Actualmente, y derivado de la globalización, la dieta moderna y la sobreexplotación de los recursos naturales para la producción principalmente de carnes, el ser humano ha puesto en grandes aprietos a la naturaleza y al equilibrio medioambiental, además de haber roto por completo ese pacto implícito que en un primer momento permitió el desarrollo de los primeros homínidos y de la evolución hasta el Homo Sapiens.
Lo cierto es que la dieta moderna, principalmente en grandes áreas del occidente del planeta, no solo se caracteriza por constituirse de grandes porciones de alimentos industrializados y ultraprocesados, sino por una gran disponibilidad de calorías, azúcares, sodio y grasas (lo que también pone en riesgo nuestra salud y nuestra vida), un gran uso de agua, sobreexplotación de los suelos, deforestación, pérdida de la biodiversidad y contaminación excesiva por la cantidad de plásticos utilizados en el envase y embalaje de los productos. Cabe mencionar que aún esta sobreproducción de alimentos no ha resuelto ni el hambre ni la desnutrición. ¿Eso es realmente lo que queremos?
A continuación comparto algunos datos de la FAO (Organización de las Naciones Unidas para la Alimentación y la Agricultura, de las Naciones Unidas) que en la publicación de su Anuario Estadístico 2024, pone de manifiesto cómo nuestro consumo alimentario está impactando directa y negativamente al medio ambiente y a la vida humana:
La producción de alimentos ha seguido aumentando, aunque en el mundo hay entre 713 y 757 millones de personas subalimentadas.
La tasa de obesidad en adultos sigue creciendo a nivel global, lo cual implica que la oferta excesiva de alimentos no se traduce en productos saludables y nutritivos.
La producción de carne aumentó en un poco más de 20 años (2000 – 2022) en un 55%. Diversas fuentes mencionan que para producir un kilogramo de carne se requieren entre 15,000 y 24,000 litros de agua (lo que implica crianza y alimentación del ganado, y el procesamiento de la carne hasta su venta); además, el 54% de las emisiones de gases con efecto invernadero se le atribuyen a la ganadería mundial.

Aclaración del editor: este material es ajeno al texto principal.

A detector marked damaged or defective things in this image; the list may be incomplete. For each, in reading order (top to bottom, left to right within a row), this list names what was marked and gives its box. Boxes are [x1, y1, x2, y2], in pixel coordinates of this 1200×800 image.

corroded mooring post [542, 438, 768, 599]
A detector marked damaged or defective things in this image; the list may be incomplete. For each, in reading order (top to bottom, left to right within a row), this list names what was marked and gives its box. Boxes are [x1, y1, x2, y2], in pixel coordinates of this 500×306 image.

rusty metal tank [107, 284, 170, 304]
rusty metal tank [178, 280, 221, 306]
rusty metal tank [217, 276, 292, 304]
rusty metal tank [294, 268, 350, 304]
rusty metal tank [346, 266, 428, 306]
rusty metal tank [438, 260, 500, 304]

Por otra parte, la ONU (Organización de las Naciones Unidas) reconoce que el alto uso de plásticos, entre ellos los utilizados como envase para los alimentos y bebidas que consumimos, contribuyen a la crisis climática y a la contaminación de nuestro ecosistema.

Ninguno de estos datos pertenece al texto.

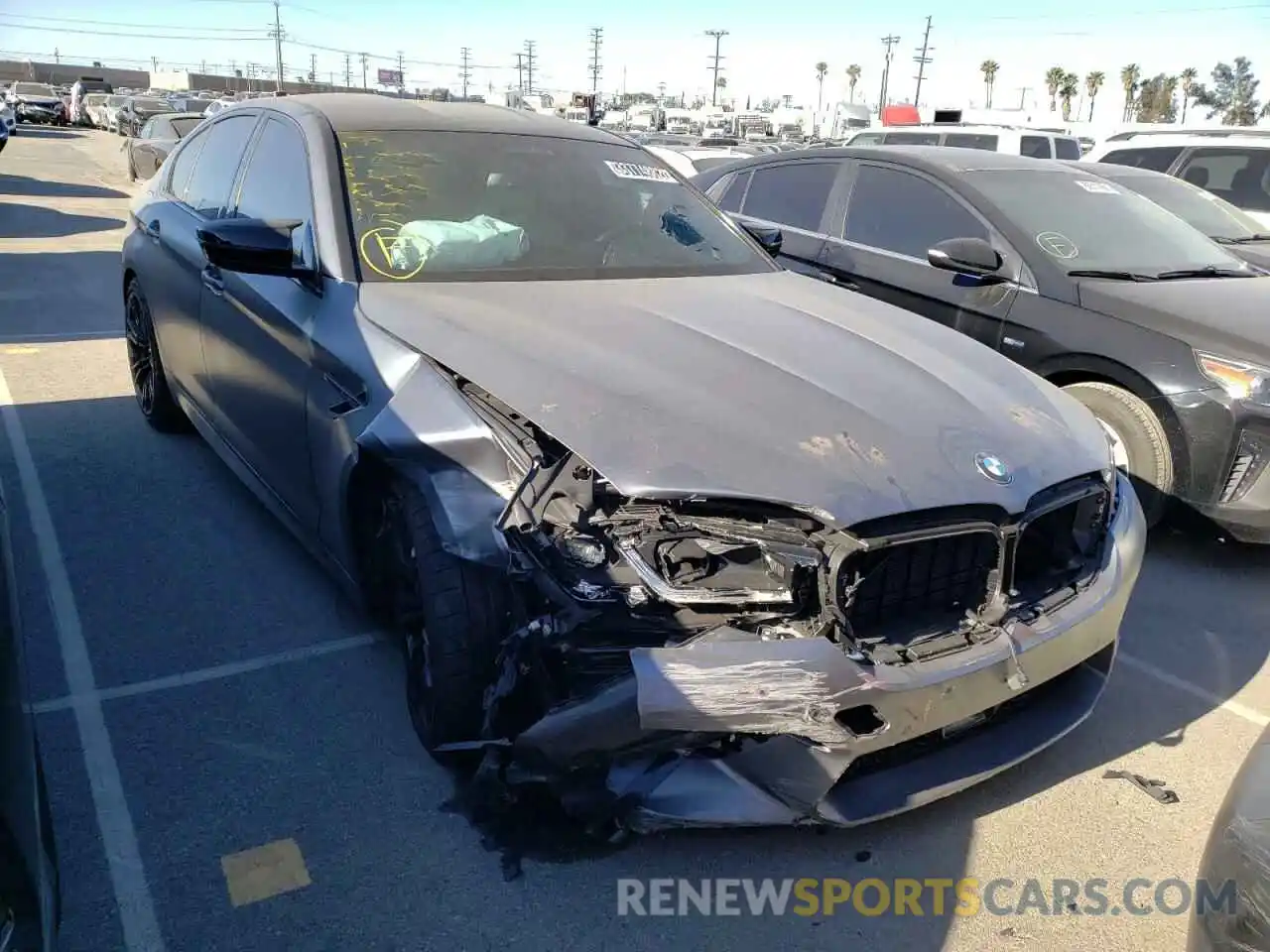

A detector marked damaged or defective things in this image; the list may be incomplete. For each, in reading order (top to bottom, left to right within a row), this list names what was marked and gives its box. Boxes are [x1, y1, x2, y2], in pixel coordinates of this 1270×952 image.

deployed airbag [387, 216, 524, 272]
damaged bmw m5 [121, 94, 1151, 841]
bent hood [357, 272, 1103, 524]
bent hood [1080, 276, 1270, 369]
crumpled front bumper [512, 472, 1143, 829]
cracked bumper fascia [611, 472, 1143, 829]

¿Puede nuestra alimentación restablecer el equilibrio entre el humano y la naturaleza? Sin duda este es un gran reto, que no se puede abordar desde lo individual, sino que debe planearse y ponerse en marcha a partir del trabajo de los actores gubernamentales, las empresas, los sectores agrícola, educativo, de comercio y de salud y claro, las voluntades comunitarias, familiares e individuales que por su puesto que suman y van contagiando positivamente hacia los cambios que necesitamos para también preservar nuestra salud.
No se trata de desaprovechar los años de evolución que ha tenido nuestra dieta, sino que se trata de poner todo en su justa medida: disminuir el consumo de carnes y aumentar el consumo de leguminosas (frijol, lenteja, chícharos, etc.) y semillas (cacahuates, nueces, ajonjolí), así como de verduras y frutas; preferir alimentos locales y de temporada, de esos que se venden en los mercados y no en las grandes cadenas de alimentos; preferir agua natural sobre bebidas procesadas como refrescos o jugos; cocinar en casa; pensar antes de comprar si el envase que contiene al alimento se puede reutilizar o reciclar y si vale la pena pagar el sobreprecio que el plástico provoca a cambio de un uso instantáneo; comprar a granel, llevar bolsas reutilizables y preferir productos sin envase plástico; rescatar ingredientes y recetas tradicionales mexicanas; además, podemos planificar comidas, aprender a conservar los alimentos y evitar desperdicios.
Cada acción suma y contribuye al cuidado planetario, ¿podrías implementar alguna de estas propuestas en tu plato diario para vivir mejor?